New yuan channels to widen funding sources

By Jiang Xueqing in Beijing and Hu Meidong in Xiamen, Fujian (China Daily) Updated: 2015-08-05 11:04

Cross-border loan services to help lower finance costs for more domestic, overseas companies

Officials said the launch last week of another trial cross-border yuan loan service agreement, signed between Fujian province and Taiwan, will go a long way to widen funding sources and lower finance costs for both domestic and overseas companies in the region.

The government is offering the service to firms operating in a newly established free trade zone in the province, allowing companies and projects registered in Xiamen to borrow yuan from institutions in Taiwan.
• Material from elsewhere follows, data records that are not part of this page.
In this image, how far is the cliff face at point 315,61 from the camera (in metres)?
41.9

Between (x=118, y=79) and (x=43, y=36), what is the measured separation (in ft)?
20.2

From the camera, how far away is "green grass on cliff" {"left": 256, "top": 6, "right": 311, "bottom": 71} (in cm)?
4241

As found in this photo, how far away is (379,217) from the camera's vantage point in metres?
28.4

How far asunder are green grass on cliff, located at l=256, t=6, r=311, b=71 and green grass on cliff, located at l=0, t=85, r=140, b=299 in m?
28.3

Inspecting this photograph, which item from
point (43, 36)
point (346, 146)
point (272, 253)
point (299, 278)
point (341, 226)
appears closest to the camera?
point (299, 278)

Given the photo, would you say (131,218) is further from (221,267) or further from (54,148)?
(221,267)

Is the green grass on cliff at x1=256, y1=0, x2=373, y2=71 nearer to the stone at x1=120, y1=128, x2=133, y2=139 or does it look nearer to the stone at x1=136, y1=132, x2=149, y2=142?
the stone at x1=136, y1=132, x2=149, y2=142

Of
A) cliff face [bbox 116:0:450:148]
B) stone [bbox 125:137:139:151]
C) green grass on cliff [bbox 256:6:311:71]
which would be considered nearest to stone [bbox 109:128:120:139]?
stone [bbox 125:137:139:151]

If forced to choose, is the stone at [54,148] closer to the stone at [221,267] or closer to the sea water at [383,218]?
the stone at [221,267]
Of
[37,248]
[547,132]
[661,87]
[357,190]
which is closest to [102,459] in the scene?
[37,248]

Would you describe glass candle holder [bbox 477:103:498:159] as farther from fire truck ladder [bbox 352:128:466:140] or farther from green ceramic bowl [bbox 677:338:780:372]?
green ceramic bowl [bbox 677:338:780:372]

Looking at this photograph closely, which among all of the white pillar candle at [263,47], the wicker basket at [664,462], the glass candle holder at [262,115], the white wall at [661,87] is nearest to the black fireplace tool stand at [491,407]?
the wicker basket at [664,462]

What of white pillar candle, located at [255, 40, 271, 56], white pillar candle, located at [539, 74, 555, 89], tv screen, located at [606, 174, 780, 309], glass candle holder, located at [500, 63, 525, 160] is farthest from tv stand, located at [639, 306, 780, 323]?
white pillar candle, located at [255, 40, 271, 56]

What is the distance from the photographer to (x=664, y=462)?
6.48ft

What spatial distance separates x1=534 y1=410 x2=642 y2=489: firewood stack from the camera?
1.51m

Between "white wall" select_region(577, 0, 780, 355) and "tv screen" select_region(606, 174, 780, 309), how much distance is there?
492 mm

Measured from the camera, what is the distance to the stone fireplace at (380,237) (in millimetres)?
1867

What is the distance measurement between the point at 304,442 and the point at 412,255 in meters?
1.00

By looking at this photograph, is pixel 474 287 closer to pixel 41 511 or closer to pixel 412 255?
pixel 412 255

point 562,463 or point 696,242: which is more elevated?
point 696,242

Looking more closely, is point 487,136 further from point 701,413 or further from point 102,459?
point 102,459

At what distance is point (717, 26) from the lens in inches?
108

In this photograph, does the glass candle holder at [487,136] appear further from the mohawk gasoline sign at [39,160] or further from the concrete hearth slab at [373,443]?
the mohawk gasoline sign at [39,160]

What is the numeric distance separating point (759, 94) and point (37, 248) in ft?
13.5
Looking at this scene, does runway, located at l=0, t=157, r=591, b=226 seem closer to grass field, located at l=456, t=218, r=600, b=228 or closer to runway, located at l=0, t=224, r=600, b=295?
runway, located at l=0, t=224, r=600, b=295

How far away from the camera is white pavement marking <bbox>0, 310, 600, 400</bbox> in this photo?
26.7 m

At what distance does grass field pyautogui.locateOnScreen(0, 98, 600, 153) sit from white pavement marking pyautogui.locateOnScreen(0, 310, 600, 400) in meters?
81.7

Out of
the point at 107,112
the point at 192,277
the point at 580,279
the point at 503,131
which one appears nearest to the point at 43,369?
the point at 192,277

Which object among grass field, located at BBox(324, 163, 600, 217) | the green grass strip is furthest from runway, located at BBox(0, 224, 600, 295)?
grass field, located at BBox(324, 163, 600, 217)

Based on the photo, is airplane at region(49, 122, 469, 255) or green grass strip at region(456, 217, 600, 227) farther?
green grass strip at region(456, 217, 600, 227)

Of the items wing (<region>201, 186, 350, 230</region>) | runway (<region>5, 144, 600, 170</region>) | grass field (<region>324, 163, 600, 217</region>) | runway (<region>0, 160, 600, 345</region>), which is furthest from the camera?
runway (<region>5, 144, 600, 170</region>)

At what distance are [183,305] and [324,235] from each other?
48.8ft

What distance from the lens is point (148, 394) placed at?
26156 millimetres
Companies registered in the Nansha and Hengqin new areas of Guangdong free trade zone are already allowed to borrow yuan from banks in Hong Kong and Macao.

Twelve Xiamen companies immediately signed cooperative intent agreements on cross-border yuan loans worth a total of 1.17 billion yuan ($189 million) with banks from Taiwan and Xiamen, at lending rates of around 4 percent, nearly 20 percent lower than average financing costs.

Li Weiping, manager of the People's Bank of China's Xiamen central sub-branch, said: "The service will expand financing channels overseas and reduce costs.

It will not only give strong support to the real economy in Xiamen but also encourage the flow of yuan from Taiwan to the Chinese mainland and the development of the offshore yuan market in Taiwan."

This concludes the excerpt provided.